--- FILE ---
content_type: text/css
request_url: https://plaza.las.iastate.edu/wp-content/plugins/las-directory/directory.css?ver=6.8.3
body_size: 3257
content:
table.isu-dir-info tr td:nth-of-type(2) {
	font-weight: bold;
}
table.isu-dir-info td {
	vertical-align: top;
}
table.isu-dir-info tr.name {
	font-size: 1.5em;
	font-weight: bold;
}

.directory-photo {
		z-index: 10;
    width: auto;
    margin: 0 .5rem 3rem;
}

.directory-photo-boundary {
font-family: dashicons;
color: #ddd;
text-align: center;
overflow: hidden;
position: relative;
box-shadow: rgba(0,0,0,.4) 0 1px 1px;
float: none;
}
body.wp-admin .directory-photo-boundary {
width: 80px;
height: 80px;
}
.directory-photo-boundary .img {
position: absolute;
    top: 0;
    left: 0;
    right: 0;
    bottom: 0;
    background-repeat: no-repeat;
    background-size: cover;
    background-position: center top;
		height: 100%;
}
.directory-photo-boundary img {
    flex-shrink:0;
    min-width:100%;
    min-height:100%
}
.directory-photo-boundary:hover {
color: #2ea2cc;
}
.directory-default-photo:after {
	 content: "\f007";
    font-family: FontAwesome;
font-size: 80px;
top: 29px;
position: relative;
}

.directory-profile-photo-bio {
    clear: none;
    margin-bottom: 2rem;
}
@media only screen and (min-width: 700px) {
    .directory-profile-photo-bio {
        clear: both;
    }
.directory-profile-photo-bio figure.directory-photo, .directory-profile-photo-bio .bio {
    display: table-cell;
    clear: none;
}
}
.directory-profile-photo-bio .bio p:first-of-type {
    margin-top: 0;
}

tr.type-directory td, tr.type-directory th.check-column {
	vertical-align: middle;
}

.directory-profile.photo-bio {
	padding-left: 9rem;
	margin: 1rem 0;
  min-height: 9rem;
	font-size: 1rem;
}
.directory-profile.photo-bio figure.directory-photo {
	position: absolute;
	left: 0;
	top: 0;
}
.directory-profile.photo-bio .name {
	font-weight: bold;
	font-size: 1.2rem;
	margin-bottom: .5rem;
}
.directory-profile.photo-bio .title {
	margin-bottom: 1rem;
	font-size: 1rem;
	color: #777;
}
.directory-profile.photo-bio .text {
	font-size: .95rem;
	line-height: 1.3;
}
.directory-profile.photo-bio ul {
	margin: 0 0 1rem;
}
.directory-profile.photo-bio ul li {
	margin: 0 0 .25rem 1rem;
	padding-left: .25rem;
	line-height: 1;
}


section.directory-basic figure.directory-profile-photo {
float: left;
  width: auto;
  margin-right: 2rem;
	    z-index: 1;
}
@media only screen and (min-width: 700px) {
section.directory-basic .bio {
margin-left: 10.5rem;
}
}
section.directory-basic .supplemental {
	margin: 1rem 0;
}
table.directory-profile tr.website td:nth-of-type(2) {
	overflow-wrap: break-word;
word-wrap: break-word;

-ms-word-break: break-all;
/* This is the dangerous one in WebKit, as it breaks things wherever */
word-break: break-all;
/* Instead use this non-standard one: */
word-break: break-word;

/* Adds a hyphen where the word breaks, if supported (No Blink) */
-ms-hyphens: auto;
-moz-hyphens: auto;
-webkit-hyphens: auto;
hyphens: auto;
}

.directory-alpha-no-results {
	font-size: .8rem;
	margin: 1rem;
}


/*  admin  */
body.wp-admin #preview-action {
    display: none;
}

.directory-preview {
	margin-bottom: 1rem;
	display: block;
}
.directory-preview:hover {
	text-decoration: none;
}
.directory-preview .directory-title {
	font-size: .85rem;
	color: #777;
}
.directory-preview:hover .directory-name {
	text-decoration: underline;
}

###

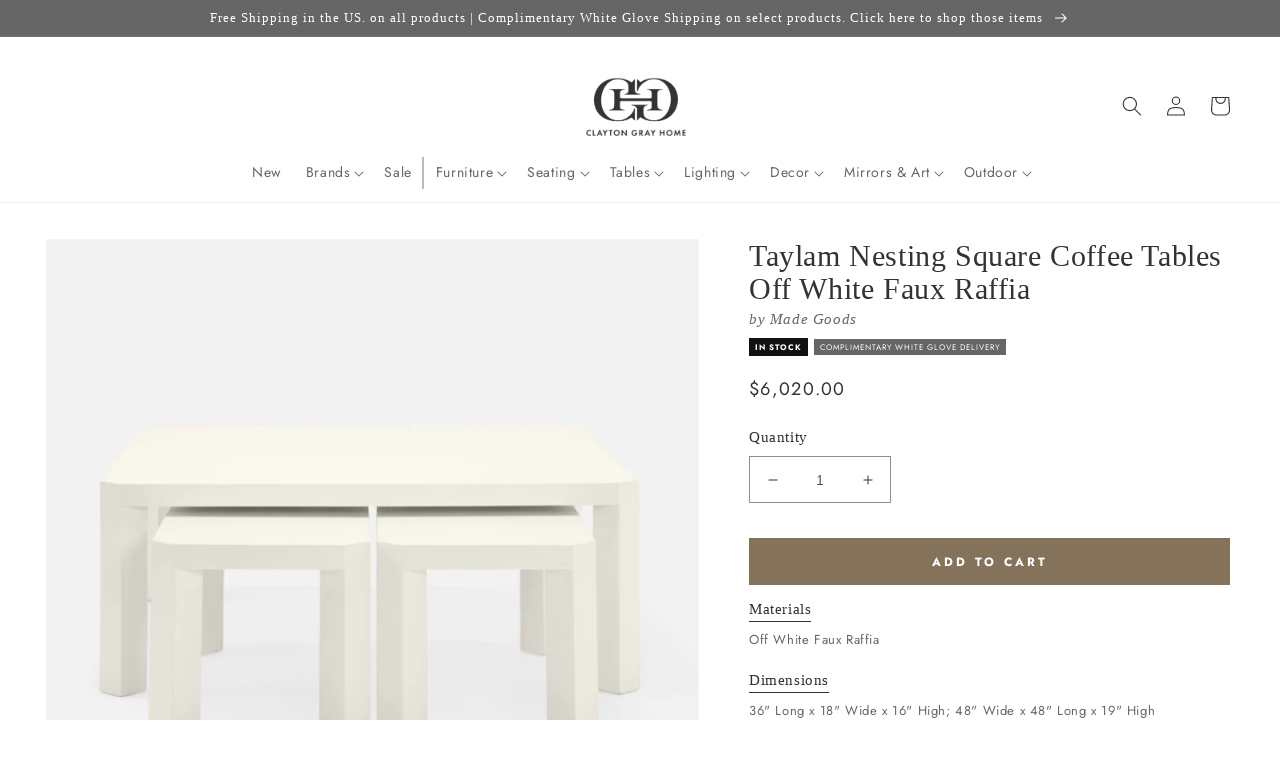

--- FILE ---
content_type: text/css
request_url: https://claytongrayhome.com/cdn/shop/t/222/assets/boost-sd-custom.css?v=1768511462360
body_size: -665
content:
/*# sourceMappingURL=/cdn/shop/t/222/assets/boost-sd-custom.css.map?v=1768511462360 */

###

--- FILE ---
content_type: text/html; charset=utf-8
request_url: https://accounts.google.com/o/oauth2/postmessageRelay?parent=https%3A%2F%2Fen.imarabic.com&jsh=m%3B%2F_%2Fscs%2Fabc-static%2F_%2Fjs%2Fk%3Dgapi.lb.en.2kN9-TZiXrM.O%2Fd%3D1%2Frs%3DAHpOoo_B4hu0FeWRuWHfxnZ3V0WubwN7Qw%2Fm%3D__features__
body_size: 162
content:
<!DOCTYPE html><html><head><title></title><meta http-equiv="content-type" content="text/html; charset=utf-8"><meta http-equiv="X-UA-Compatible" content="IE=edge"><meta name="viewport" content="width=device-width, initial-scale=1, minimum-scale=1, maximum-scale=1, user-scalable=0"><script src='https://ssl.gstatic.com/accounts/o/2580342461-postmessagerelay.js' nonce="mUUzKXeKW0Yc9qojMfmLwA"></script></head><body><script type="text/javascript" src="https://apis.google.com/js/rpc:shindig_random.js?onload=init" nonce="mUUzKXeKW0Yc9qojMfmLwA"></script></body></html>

###

▶ **DIRECTIONS**
Out of the entries above, write out only the lines between the line holding "margin-left: 10.5rem;" and the line holding "-webkit-hyphens: auto;", inclusive, each exactly as given.

▶ **COMPLETED TASK**
margin-left: 10.5rem;
}
}
section.directory-basic .supplemental {
	margin: 1rem 0;
}
table.directory-profile tr.website td:nth-of-type(2) {
	overflow-wrap: break-word;
word-wrap: break-word;

-ms-word-break: break-all;
/* This is the dangerous one in WebKit, as it breaks things wherever */
word-break: break-all;
/* Instead use this non-standard one: */
word-break: break-word;

/* Adds a hyphen where the word breaks, if supported (No Blink) */
-ms-hyphens: auto;
-moz-hyphens: auto;
-webkit-hyphens: auto;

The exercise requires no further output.